ABOUT THIS EXERCISE:
Your answer should consist of the listing, repeated exactly.
************
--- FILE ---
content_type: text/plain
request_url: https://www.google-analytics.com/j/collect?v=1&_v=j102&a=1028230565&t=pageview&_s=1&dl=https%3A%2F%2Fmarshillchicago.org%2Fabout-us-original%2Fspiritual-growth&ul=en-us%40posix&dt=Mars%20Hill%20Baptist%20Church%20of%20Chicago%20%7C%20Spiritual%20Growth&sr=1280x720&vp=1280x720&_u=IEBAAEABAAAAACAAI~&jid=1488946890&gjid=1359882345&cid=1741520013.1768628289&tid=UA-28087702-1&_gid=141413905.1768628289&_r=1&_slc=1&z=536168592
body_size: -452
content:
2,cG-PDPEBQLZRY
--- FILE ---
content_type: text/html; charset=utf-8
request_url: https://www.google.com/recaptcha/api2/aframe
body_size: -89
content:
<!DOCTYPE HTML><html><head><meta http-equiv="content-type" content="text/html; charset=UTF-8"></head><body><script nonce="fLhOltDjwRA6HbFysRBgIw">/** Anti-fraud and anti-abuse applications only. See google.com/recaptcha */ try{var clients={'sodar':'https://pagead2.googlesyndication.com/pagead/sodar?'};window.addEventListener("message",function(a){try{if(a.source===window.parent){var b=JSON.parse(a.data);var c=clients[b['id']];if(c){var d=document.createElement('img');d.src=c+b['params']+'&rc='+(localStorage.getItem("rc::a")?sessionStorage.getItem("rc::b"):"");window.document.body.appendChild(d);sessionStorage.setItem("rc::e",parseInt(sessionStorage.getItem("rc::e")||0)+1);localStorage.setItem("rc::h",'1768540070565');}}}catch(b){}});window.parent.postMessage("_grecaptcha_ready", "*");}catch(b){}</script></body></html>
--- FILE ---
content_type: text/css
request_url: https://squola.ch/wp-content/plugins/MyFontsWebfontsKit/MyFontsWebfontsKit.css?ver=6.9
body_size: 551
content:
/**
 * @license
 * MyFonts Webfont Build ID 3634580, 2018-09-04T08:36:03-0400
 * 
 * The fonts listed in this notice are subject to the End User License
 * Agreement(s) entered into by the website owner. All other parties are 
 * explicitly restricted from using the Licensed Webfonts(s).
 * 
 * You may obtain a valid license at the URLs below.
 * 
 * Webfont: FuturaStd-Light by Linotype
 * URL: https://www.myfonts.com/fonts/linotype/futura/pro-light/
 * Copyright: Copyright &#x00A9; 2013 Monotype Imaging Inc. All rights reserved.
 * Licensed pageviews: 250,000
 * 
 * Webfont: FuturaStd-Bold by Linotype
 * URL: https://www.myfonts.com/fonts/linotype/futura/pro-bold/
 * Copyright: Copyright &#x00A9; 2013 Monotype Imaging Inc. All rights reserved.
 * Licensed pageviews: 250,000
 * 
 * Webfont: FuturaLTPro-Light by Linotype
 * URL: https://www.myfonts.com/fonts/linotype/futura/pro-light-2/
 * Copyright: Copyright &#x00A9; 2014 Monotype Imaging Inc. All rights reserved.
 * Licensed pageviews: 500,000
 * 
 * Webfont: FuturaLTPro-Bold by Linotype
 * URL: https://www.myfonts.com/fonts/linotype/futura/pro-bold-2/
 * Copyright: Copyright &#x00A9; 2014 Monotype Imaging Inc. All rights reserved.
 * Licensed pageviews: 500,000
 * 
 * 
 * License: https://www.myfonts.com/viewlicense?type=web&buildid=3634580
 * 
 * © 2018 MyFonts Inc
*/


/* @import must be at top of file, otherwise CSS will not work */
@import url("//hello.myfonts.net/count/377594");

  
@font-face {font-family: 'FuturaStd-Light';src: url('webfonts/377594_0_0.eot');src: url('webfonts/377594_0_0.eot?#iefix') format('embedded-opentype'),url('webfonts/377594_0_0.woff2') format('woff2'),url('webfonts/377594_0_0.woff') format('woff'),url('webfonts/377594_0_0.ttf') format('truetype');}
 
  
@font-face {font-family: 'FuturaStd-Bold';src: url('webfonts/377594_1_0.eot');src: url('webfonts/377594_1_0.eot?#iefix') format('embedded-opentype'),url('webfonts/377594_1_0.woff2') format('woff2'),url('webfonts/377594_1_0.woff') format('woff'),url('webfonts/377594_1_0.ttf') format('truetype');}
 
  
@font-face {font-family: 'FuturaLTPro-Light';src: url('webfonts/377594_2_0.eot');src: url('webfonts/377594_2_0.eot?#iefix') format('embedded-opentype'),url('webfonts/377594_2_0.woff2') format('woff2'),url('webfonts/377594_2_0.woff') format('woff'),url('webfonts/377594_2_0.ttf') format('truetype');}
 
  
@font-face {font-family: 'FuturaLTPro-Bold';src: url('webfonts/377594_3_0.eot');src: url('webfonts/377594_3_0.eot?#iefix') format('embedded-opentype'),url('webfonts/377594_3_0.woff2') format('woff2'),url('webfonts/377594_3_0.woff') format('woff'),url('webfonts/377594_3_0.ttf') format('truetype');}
************
ANSWER TO THE EXERCISE:
--- FILE ---
content_type: text/plain
request_url: https://www.google-analytics.com/j/collect?v=1&_v=j102&a=1028230565&t=pageview&_s=1&dl=https%3A%2F%2Fmarshillchicago.org%2Fabout-us-original%2Fspiritual-growth&ul=en-us%40posix&dt=Mars%20Hill%20Baptist%20Church%20of%20Chicago%20%7C%20Spiritual%20Growth&sr=1280x720&vp=1280x720&_u=IEBAAEABAAAAACAAI~&jid=1488946890&gjid=1359882345&cid=1741520013.1768628289&tid=UA-28087702-1&_gid=141413905.1768628289&_r=1&_slc=1&z=536168592
body_size: -452
content:
2,cG-PDPEBQLZRY
--- FILE ---
content_type: text/html; charset=utf-8
request_url: https://www.google.com/recaptcha/api2/aframe
body_size: -89
content:
<!DOCTYPE HTML><html><head><meta http-equiv="content-type" content="text/html; charset=UTF-8"></head><body><script nonce="fLhOltDjwRA6HbFysRBgIw">/** Anti-fraud and anti-abuse applications only. See google.com/recaptcha */ try{var clients={'sodar':'https://pagead2.googlesyndication.com/pagead/sodar?'};window.addEventListener("message",function(a){try{if(a.source===window.parent){var b=JSON.parse(a.data);var c=clients[b['id']];if(c){var d=document.createElement('img');d.src=c+b['params']+'&rc='+(localStorage.getItem("rc::a")?sessionStorage.getItem("rc::b"):"");window.document.body.appendChild(d);sessionStorage.setItem("rc::e",parseInt(sessionStorage.getItem("rc::e")||0)+1);localStorage.setItem("rc::h",'1768540070565');}}}catch(b){}});window.parent.postMessage("_grecaptcha_ready", "*");}catch(b){}</script></body></html>
--- FILE ---
content_type: text/css
request_url: https://squola.ch/wp-content/plugins/MyFontsWebfontsKit/MyFontsWebfontsKit.css?ver=6.9
body_size: 551
content:
/**
 * @license
 * MyFonts Webfont Build ID 3634580, 2018-09-04T08:36:03-0400
 * 
 * The fonts listed in this notice are subject to the End User License
 * Agreement(s) entered into by the website owner. All other parties are 
 * explicitly restricted from using the Licensed Webfonts(s).
 * 
 * You may obtain a valid license at the URLs below.
 * 
 * Webfont: FuturaStd-Light by Linotype
 * URL: https://www.myfonts.com/fonts/linotype/futura/pro-light/
 * Copyright: Copyright &#x00A9; 2013 Monotype Imaging Inc. All rights reserved.
 * Licensed pageviews: 250,000
 * 
 * Webfont: FuturaStd-Bold by Linotype
 * URL: https://www.myfonts.com/fonts/linotype/futura/pro-bold/
 * Copyright: Copyright &#x00A9; 2013 Monotype Imaging Inc. All rights reserved.
 * Licensed pageviews: 250,000
 * 
 * Webfont: FuturaLTPro-Light by Linotype
 * URL: https://www.myfonts.com/fonts/linotype/futura/pro-light-2/
 * Copyright: Copyright &#x00A9; 2014 Monotype Imaging Inc. All rights reserved.
 * Licensed pageviews: 500,000
 * 
 * Webfont: FuturaLTPro-Bold by Linotype
 * URL: https://www.myfonts.com/fonts/linotype/futura/pro-bold-2/
 * Copyright: Copyright &#x00A9; 2014 Monotype Imaging Inc. All rights reserved.
 * Licensed pageviews: 500,000
 * 
 * 
 * License: https://www.myfonts.com/viewlicense?type=web&buildid=3634580
 * 
 * © 2018 MyFonts Inc
*/


/* @import must be at top of file, otherwise CSS will not work */
@import url("//hello.myfonts.net/count/377594");

  
@font-face {font-family: 'FuturaStd-Light';src: url('webfonts/377594_0_0.eot');src: url('webfonts/377594_0_0.eot?#iefix') format('embedded-opentype'),url('webfonts/377594_0_0.woff2') format('woff2'),url('webfonts/377594_0_0.woff') format('woff'),url('webfonts/377594_0_0.ttf') format('truetype');}
 
  
@font-face {font-family: 'FuturaStd-Bold';src: url('webfonts/377594_1_0.eot');src: url('webfonts/377594_1_0.eot?#iefix') format('embedded-opentype'),url('webfonts/377594_1_0.woff2') format('woff2'),url('webfonts/377594_1_0.woff') format('woff'),url('webfonts/377594_1_0.ttf') format('truetype');}
 
  
@font-face {font-family: 'FuturaLTPro-Light';src: url('webfonts/377594_2_0.eot');src: url('webfonts/377594_2_0.eot?#iefix') format('embedded-opentype'),url('webfonts/377594_2_0.woff2') format('woff2'),url('webfonts/377594_2_0.woff') format('woff'),url('webfonts/377594_2_0.ttf') format('truetype');}
 
  
@font-face {font-family: 'FuturaLTPro-Bold';src: url('webfonts/377594_3_0.eot');src: url('webfonts/377594_3_0.eot?#iefix') format('embedded-opentype'),url('webfonts/377594_3_0.woff2') format('woff2'),url('webfonts/377594_3_0.woff') format('woff'),url('webfonts/377594_3_0.ttf') format('truetype');}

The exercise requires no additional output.